Em artigo recente sobre o centenário de Sartre e Aron, publicado no jornal espanhol El País, o escritor peruano Mario Vargas Llosa lançou uma questão intrigante: como alguém que defendeu tantas causas equivocadas e tantas ideologias perversas pode ter sido considerado por tantos a “consciência moral” de toda uma época? E como o outro - Aron -, que defendeu tenaz e coerentemente a causa da liberdade, pode ter sido tão vilipendiado? A imprensa esquerdista da França, sectária como poucas, cunhou uma frase que pode ser a solução do enigma proposto por Llosa: .Mais vale estar equivocado com Sartre do que ter razão com Aron.. Por se colocar ao lado dos argelinos na guerra pela independ ência, Aron foi hostilizado também pela direita.

Para tentar compreender o que transformou um filósofo de profunda inclinação libertária em um pensador doutrinário, podemos analisar um aspecto que perpassa fortemente as suas obras, principalmente as primeiras: um pessimismo com forte teor niilista. Sartre, por exemplo, em um interessante ensaio sobre o tema hegeliano do Senhor e do Escravo, escreve: “Quando vejo o outro, tento submetê-lo, objetivá-lo, convertê-lo em um ser-em-si para obrigá-lo a aceitar o meu senhorio sobre a realidade. Mas o outro é também um ser-para-si e se opõe a minha pretensão, criando uma luta que faz com que as relações humanas terminem em fracasso, porque buscam algo impossível”. A crença de que o inferno são os outros e de que a vida social é impraticável pode ter levado Sartre a uma beco sem saída filosófico - do qual só pôde escapar através de uma fé cega em ideologias historicistas que prometiam a salvação e a redenção de todos os homens. E o que é ideologia? “É uma tripla isenção - dirá outro pensador francês, Jean-François Revel -, isenção intelectual, isenção da prática e isenção moral”.
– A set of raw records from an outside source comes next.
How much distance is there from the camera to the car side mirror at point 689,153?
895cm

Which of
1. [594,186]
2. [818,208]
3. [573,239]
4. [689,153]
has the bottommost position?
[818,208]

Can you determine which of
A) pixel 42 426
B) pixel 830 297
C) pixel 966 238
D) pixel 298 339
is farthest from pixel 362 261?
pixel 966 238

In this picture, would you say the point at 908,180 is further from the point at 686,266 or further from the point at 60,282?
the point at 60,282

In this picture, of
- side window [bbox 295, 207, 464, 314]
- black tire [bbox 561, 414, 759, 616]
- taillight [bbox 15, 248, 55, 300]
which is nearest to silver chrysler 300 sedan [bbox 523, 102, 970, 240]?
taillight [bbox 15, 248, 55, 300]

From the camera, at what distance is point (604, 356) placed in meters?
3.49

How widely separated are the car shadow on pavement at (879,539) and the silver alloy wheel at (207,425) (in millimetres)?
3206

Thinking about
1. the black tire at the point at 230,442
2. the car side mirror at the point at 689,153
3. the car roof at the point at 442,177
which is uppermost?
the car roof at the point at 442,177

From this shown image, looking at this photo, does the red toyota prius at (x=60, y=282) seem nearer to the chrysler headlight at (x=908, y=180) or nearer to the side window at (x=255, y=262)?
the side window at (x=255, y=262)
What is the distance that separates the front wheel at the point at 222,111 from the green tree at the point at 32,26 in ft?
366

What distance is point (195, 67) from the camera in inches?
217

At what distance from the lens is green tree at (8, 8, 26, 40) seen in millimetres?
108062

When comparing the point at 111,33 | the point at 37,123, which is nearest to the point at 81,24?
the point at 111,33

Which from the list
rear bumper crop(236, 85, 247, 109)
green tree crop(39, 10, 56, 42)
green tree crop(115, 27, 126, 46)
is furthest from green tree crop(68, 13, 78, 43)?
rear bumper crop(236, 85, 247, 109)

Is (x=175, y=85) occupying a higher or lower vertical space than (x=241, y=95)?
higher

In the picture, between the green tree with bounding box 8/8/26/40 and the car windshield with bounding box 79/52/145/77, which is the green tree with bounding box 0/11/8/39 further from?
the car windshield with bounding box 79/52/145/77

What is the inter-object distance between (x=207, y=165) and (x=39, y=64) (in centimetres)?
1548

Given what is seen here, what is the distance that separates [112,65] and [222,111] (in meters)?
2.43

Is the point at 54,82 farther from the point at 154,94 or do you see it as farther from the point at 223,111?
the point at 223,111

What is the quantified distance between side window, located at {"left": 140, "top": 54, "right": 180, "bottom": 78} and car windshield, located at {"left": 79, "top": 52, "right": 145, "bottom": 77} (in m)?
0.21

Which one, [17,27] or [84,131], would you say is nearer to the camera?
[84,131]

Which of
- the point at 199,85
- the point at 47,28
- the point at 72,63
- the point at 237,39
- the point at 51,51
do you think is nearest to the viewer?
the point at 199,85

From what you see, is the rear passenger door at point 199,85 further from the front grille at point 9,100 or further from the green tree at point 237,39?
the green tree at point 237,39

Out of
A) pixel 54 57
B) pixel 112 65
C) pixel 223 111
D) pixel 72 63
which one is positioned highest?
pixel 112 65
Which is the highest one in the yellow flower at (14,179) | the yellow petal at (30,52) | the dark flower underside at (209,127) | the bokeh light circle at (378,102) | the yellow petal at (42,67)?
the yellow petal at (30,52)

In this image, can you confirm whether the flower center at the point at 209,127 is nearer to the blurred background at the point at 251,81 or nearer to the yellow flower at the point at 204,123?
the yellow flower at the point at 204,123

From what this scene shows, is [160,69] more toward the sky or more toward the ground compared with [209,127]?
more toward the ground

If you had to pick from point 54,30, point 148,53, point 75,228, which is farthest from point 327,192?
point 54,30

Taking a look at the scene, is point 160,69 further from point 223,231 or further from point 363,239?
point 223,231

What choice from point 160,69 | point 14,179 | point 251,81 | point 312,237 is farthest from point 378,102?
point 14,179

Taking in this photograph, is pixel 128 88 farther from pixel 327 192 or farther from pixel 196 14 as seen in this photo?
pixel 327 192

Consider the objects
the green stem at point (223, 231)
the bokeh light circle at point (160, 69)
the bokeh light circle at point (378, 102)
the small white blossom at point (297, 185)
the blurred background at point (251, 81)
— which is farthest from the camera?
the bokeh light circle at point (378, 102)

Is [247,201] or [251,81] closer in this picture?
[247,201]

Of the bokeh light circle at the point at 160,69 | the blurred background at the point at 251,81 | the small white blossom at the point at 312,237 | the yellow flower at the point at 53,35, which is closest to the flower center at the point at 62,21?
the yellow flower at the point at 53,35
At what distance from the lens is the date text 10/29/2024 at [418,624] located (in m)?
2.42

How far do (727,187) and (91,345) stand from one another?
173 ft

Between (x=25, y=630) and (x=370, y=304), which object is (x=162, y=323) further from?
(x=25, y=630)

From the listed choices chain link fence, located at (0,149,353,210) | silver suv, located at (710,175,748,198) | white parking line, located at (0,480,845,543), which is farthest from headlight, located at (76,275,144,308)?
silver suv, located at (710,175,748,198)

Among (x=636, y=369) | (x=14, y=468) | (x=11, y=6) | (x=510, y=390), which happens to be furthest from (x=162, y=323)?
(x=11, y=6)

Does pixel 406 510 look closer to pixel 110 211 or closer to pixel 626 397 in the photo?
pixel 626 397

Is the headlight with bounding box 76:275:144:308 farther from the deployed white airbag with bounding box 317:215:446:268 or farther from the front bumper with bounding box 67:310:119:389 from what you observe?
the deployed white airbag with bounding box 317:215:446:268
Raymond Aron seguiu toda a vida um caminho mais crítico: foi um dos poucos intelectuais do seu tempo que conseguiu enxergar as ideologias e os sistemas filosóficos apenas como elaborações teóricas que só são perfeitas em si mesmas, mas que, em contato com o Real, perdem sua aparente infalibilidade – a realidade parece querer sempre escapar às nossas idéias: “Todo regime conhecido é torpe e culpável se o comparamos com um ideal abstrato de igualdade ou liberdade”. Allan Bloom, pouco tempo após a morte de Aron, escreveu: “Esse foi o homem que vinha tendo razão durante 50 anos. Teve razão nas alternativas políticas que tínhamos à nossa frente; teve razão no que disse sobre Hitler e Stalin; e teve razão quando disse que nossos regimes ocidentais, com todos os seus defeitos, eram a única esperança da humanidade”.

Sartre e Aron viveram e pensaram a mesma época e cada um buscou afirmar a própria idéia de um mundo mais justo diante das circunstâncias. A grande diferença entre eles é que Aron manteve sempre a razão alerta e o senso crítico aguçado; Sartre, sempre festejado pelos rebeldes com e sem causa, padeceu de embriaguez ideológica e acabou por submeter a razão a modismos intelectuais e doutrinários. Sua vida, como ele bem o disse, pode não ter passado de uma paixão inútil.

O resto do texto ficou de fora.